Which makes me wonder why the darn thing was trained to write code at all.
Yeah, why chatgpt was installed with the feature of from natural human language to computer software language and then the hardware language i find this feature very difficult to control once an AGI is implementing hardware code by itself.
I dug deeper and found a coding assistant calles github copilot where it is accessible to write cleaner code but only developers can operate it through developer IDEs (integredated developer environment). Atleast copilot is accessible only to devs with a monthly fee after the trial period.
I hope that feature be eliminated in future chatgpt iterations.
Github copilot has been making waves for a few years among coders, it was one of those meme things on twitter for the last year or so, it’s not AI, more code completion with crowd-sourced code samples from stack overflow or wherever. There’s another competitor to it that does something similar, I forget the name.
It’s not a real worry as far as dangerous AGI, it’s about taking advantage of existing code and making it easy to auto-complete with it, basically.
Copilot is based on GPT3, so imho it is just as much AI or not AI as ChatGPT is. And given it’s pretty much at the forefront of currently available ML technology, I’d be very inclined to call it AI, even if it’s (superficially) limited to the use case of completing code.

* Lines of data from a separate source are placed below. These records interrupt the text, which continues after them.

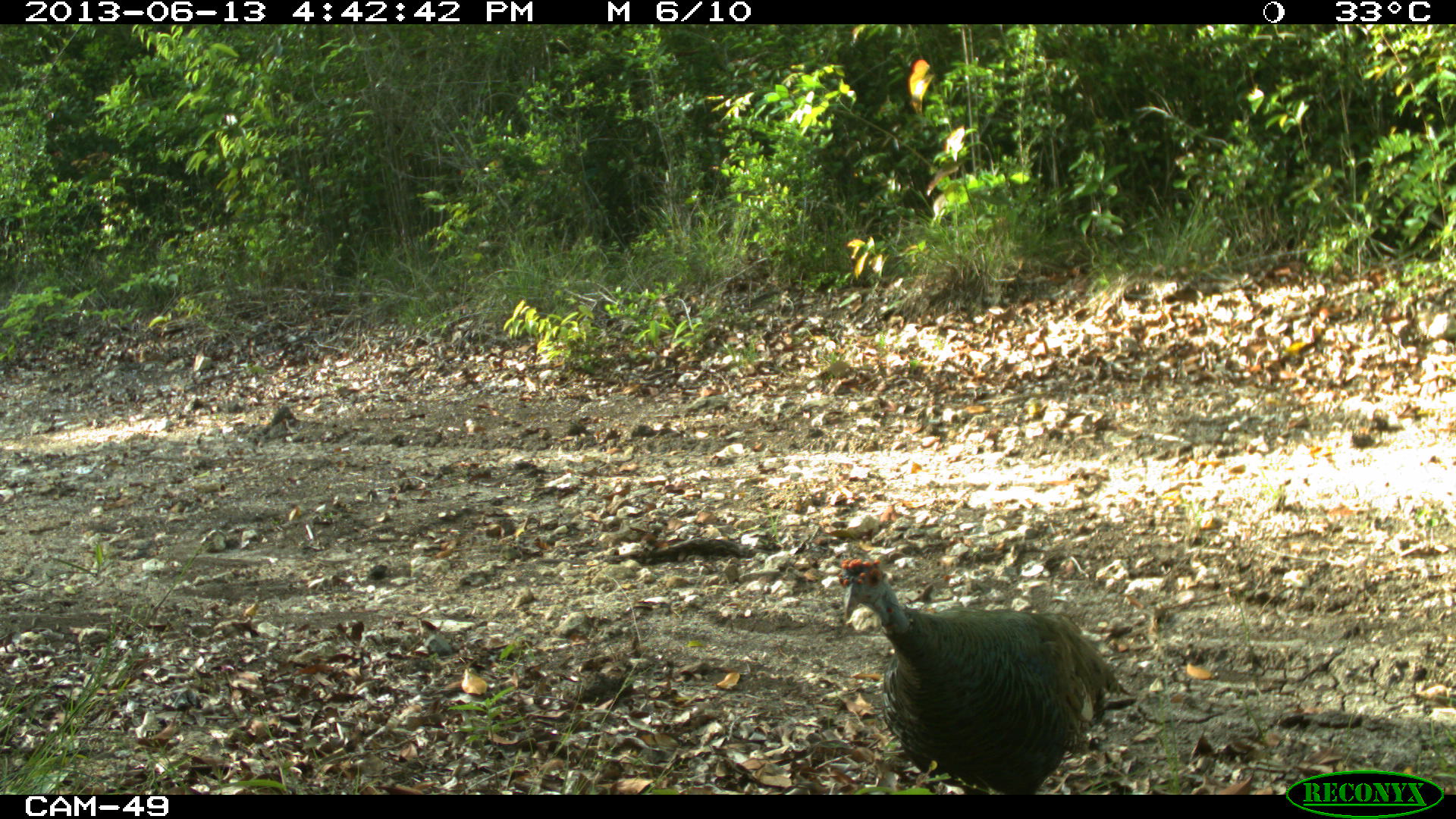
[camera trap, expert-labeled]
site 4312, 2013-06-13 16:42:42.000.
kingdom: Animalia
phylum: Chordata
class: Aves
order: Galliformes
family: Phasianidae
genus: Meleagris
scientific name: Meleagris ocellata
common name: ocellated turkey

Sure, I agree. Technically it’s based on OpenAI Codex, a descendant of GPT3. But thanks for the correction, although I will add that its code is alleged to be more copied from than inspired by its training data. Here’s a link:
and further down:
I think the point of the conversation was a take on how creative the AI could be in generating code, that is, would it create novel code suited to task by “understanding” the task or the context. I chose to describe the AI’s code as not novel code by by saying that the AI is a code-completion tool. A lot of people would also hesitate to call a simple logic program an AI, or a coded decision table an AI, when technically, they are AI. The term is a moving target. But you’re right, the tool doing the interpreting of prompts and suggesting of alternatives is an AI tool.